● **Selected passage**:

══════

Thank you for the detailed reply!

We're still trying to figure it out, but after trying a few different combinations of different values of sample_graph_k, and gradient_accumulator.scheduling[0] it seems that they don't have an effect on the shape of the learning rate.

At first I was looking at graphs in wandb measuring learning rate against the default x value: trainer/global_step, and that seemed to show that x10 gradient accumulation and x10 max_epochs creates more sinusoids; it seemed to suggest that if we x10 gradient accumulation we should x0.1 max_epochs . But interestingly, when looking at learning rate over epochs (step in wandb), all of these models we trained with different variations for sample_graph_k, and gradient_accumulator.scheduling[0] show the same learning rate curves.

That suggests to me that the lr_scheduler has some hard-coded maximum that training should be (maybe due to the nature of cosine used in the function) so I'm exploring making some modifications here, (although I may be wrong)

══════

Image-based spatial reasoning data
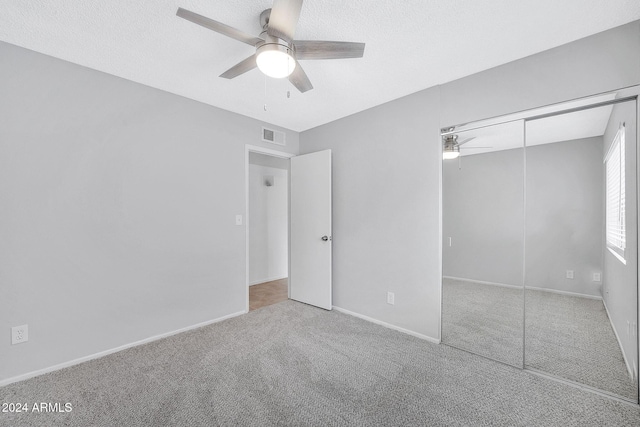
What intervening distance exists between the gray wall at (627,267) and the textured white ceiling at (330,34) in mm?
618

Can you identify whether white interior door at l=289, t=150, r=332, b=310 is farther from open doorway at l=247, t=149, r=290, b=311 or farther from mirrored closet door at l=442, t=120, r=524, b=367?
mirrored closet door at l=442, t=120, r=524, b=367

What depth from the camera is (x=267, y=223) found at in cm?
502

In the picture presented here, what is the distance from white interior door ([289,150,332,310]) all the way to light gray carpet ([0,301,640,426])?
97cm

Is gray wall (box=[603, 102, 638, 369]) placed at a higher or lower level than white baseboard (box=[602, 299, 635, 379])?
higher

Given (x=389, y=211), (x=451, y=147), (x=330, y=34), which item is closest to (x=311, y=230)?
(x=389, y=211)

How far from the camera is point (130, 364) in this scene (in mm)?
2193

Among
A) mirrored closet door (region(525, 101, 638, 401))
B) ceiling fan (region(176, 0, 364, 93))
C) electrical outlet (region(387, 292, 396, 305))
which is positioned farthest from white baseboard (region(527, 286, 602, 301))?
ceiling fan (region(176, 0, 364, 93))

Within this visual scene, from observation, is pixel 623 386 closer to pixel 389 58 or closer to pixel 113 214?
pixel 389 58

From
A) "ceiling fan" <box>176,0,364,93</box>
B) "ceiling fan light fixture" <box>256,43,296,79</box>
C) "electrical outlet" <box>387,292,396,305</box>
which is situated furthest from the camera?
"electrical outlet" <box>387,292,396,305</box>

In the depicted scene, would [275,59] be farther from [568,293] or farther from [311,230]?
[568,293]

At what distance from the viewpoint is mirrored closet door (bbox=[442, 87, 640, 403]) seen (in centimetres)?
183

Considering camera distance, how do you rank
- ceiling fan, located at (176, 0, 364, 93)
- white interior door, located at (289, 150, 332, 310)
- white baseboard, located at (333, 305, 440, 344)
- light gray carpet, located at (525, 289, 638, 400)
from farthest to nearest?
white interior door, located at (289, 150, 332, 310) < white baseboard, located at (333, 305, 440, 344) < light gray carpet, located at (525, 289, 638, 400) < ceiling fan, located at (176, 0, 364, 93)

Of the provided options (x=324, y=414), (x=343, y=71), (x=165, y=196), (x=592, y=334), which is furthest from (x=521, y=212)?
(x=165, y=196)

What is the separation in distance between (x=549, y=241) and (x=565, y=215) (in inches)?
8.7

══════

● **Problem to work on**:
Continue the learning-rate discussion, starting right after its last sentence.

● **In response**:
elif (self.last_epoch - 1 - self.T_max) % (2 * self.T_max) == 0:

I have two questions that have come up while doing this:

  1. It looks like when I set model.sceduler.num_warmup to anything it prints the value I've set it to in the config that's printed to the terminal, but when training the learning rate just still ramps up to 0.001 at epoch 20

  2. Another question I have - ignoring the sinusoidal problem - we can set model.optimizer.lr and that sets lr-AdamW/pg2, but lr-AdamW/pg1 remains at 0.01. How do we globally change the learning rate over all model parameters?

My ultimate goal in this is to have the learning rate drop down to 0 at the end of training, no matter what we set the max number of epochs to.

Thanks for all of your help!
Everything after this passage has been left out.